THE EXERCISE
From the listing below, extract each entry exactly as written, minus the images.

SOURCE RECORDS
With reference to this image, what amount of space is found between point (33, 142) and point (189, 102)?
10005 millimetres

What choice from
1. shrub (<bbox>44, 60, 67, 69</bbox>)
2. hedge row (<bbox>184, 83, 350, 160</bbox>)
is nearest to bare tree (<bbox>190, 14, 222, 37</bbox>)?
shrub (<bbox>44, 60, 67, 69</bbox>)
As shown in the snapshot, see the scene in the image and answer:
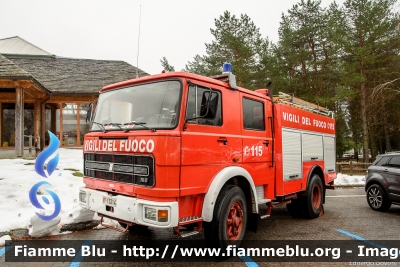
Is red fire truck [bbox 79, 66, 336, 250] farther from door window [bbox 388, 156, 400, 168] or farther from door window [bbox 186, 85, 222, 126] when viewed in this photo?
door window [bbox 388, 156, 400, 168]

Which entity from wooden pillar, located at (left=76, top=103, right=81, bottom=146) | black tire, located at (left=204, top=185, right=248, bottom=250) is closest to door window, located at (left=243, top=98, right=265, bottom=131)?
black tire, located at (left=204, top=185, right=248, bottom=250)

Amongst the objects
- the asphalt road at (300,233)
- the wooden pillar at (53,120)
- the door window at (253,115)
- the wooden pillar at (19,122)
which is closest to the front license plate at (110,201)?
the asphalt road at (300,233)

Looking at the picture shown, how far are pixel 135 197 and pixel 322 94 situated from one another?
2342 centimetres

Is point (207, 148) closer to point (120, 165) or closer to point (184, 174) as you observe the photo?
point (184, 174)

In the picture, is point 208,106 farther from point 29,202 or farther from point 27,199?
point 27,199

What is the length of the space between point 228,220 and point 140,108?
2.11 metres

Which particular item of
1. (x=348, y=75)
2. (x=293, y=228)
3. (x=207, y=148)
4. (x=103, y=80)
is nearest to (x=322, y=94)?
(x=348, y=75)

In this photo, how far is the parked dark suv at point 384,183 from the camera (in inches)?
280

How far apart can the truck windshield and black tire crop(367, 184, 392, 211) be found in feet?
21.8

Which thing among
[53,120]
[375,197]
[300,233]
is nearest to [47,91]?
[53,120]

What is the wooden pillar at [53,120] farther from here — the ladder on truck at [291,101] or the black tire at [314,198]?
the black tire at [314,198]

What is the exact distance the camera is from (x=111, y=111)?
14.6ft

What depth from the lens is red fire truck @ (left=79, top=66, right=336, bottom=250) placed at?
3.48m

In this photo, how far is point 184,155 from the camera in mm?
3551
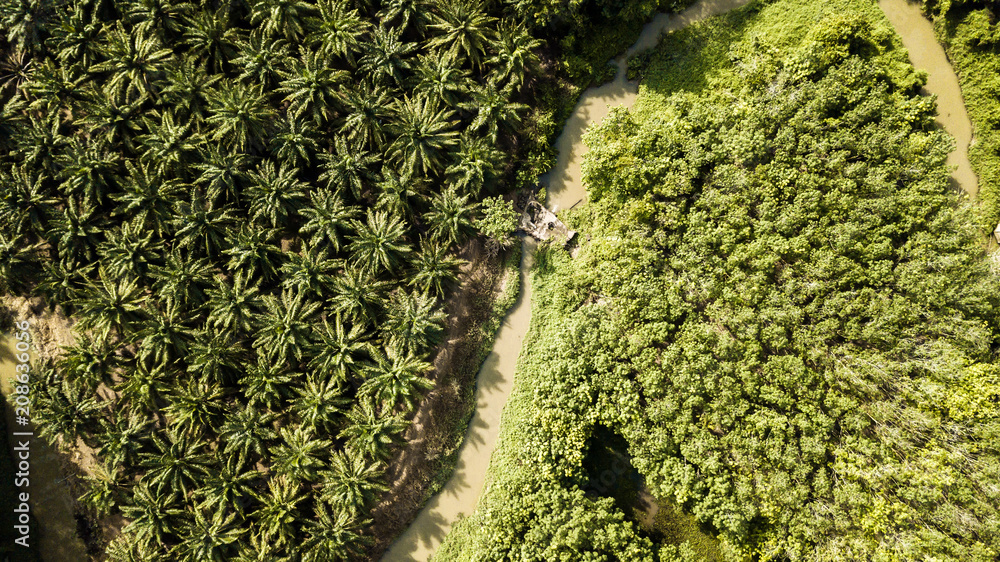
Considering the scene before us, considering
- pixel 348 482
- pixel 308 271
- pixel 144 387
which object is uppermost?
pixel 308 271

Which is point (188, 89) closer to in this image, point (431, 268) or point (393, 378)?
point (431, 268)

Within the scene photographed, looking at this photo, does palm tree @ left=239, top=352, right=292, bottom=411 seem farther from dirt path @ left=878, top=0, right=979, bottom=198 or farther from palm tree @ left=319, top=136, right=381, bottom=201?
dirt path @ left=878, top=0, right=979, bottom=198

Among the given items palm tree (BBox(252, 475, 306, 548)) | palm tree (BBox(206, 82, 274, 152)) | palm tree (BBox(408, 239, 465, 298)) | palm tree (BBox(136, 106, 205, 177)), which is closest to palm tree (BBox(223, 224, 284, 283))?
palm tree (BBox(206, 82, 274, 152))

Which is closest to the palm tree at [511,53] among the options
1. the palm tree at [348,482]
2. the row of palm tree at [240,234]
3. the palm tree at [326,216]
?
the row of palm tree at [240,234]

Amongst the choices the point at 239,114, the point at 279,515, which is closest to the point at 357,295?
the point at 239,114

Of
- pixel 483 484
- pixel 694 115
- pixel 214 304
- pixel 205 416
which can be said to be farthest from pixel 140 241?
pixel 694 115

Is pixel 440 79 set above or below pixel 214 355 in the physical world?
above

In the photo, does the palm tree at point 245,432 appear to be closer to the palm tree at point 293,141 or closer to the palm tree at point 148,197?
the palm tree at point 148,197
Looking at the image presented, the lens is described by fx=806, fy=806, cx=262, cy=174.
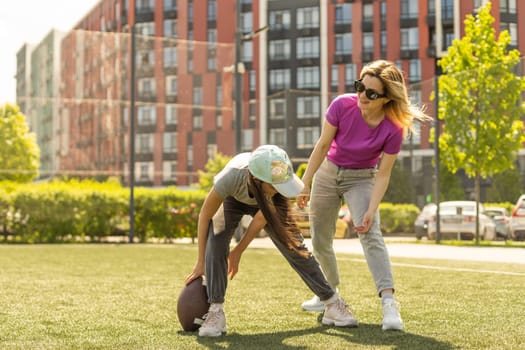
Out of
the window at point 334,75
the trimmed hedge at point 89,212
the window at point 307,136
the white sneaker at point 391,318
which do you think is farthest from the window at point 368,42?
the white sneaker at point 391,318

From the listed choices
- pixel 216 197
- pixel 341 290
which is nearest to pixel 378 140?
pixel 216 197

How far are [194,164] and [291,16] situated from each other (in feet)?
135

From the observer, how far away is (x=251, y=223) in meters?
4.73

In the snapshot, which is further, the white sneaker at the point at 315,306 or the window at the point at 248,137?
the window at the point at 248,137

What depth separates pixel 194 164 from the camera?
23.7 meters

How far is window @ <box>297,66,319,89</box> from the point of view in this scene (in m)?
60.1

FINAL RESULT
With reference to this image, what amount of space is found between point (33, 142) and point (189, 102)?
10005 millimetres

What choice from
1. shrub (<bbox>44, 60, 67, 69</bbox>)
2. hedge row (<bbox>184, 83, 350, 160</bbox>)
is nearest to bare tree (<bbox>190, 14, 222, 37</bbox>)?
shrub (<bbox>44, 60, 67, 69</bbox>)
As shown in the snapshot, see the scene in the image and answer:
Is red fire truck [bbox 79, 66, 336, 250] farther from door window [bbox 388, 156, 400, 168] or farther from door window [bbox 186, 85, 222, 126] when viewed in this photo?
door window [bbox 388, 156, 400, 168]

Which entity from wooden pillar, located at (left=76, top=103, right=81, bottom=146) | black tire, located at (left=204, top=185, right=248, bottom=250) is closest to door window, located at (left=243, top=98, right=265, bottom=131)?
black tire, located at (left=204, top=185, right=248, bottom=250)

Amongst the objects
- the asphalt road at (300,233)
- the wooden pillar at (53,120)
- the door window at (253,115)
- the wooden pillar at (19,122)
which is closest to the front license plate at (110,201)?
the asphalt road at (300,233)

Looking at the picture shown, how far are pixel 135 197 and pixel 322 94 situated from one another?
2342 centimetres

Is point (207, 148) closer to point (120, 165) or closer to point (184, 174) as you observe the photo?
point (184, 174)

In the picture, is point 208,106 farther from point 29,202 or farther from point 27,199?
point 27,199

What is the length of the space between point 228,220 and point 140,108?
2.11 metres

Which particular item of
1. (x=348, y=75)
2. (x=293, y=228)
3. (x=207, y=148)
4. (x=103, y=80)
is nearest to (x=322, y=94)?
(x=348, y=75)

In this photo, how far is the parked dark suv at point 384,183 from the camera (in inches)?
280

How far apart can the truck windshield and black tire crop(367, 184, 392, 211) be found in feet?
21.8

Which thing among
[53,120]
[375,197]
[300,233]
is nearest to [47,91]?
[53,120]

What is the wooden pillar at [53,120] farther from here — the ladder on truck at [291,101] or the black tire at [314,198]?
the black tire at [314,198]

What is the exact distance the camera is from (x=111, y=111)?
14.6ft

What depth from the lens is red fire truck @ (left=79, top=66, right=336, bottom=250) placed at?
3.48m

In this photo, how far is point 184,155 from the camera in mm?
3551
Considering the scene before us, considering
- pixel 348 482
- pixel 308 271
- pixel 144 387
which object is uppermost?
pixel 308 271

Which is point (188, 89) closer to in this image, point (431, 268) or point (393, 378)?
point (431, 268)

Within the scene photographed, looking at this photo, does palm tree @ left=239, top=352, right=292, bottom=411 seem farther from dirt path @ left=878, top=0, right=979, bottom=198 or farther from palm tree @ left=319, top=136, right=381, bottom=201?
dirt path @ left=878, top=0, right=979, bottom=198

Among the given items palm tree (BBox(252, 475, 306, 548)) | palm tree (BBox(206, 82, 274, 152)) | palm tree (BBox(408, 239, 465, 298)) | palm tree (BBox(136, 106, 205, 177)), which is closest to palm tree (BBox(223, 224, 284, 283))?
palm tree (BBox(206, 82, 274, 152))

Which is closest to the palm tree at [511,53] among the options
1. the palm tree at [348,482]
2. the row of palm tree at [240,234]
3. the palm tree at [326,216]
?
the row of palm tree at [240,234]

Amongst the choices the point at 239,114, the point at 279,515, which is closest to the point at 357,295?
the point at 239,114

Of
- pixel 483 484
- pixel 694 115
- pixel 214 304
- pixel 205 416
which can be said to be farthest from pixel 140 241?
pixel 694 115

Is pixel 440 79 set above or below pixel 214 355 in the physical world?
above

In the photo, does the palm tree at point 245,432 appear to be closer to the palm tree at point 293,141 or closer to the palm tree at point 148,197?
the palm tree at point 148,197
Looking at the image presented, the lens is described by fx=806, fy=806, cx=262, cy=174.
Out of
the window at point 334,75
the trimmed hedge at point 89,212
the window at point 307,136
the white sneaker at point 391,318
which do you think is farthest from the window at point 368,42?
the white sneaker at point 391,318

From the listed choices
- pixel 216 197
- pixel 341 290
which is nearest to pixel 378 140?
pixel 216 197

How far are [194,164] and [291,16] situated from each other (in feet)?
135

From the observer, how far away is (x=251, y=223) in meters?
4.73

In the snapshot, which is further, the white sneaker at the point at 315,306 or the window at the point at 248,137?
the window at the point at 248,137

What depth separates pixel 194 164 from the camera?
23.7 meters

How far is window @ <box>297,66,319,89</box> from the point of view in this scene (in m)?
60.1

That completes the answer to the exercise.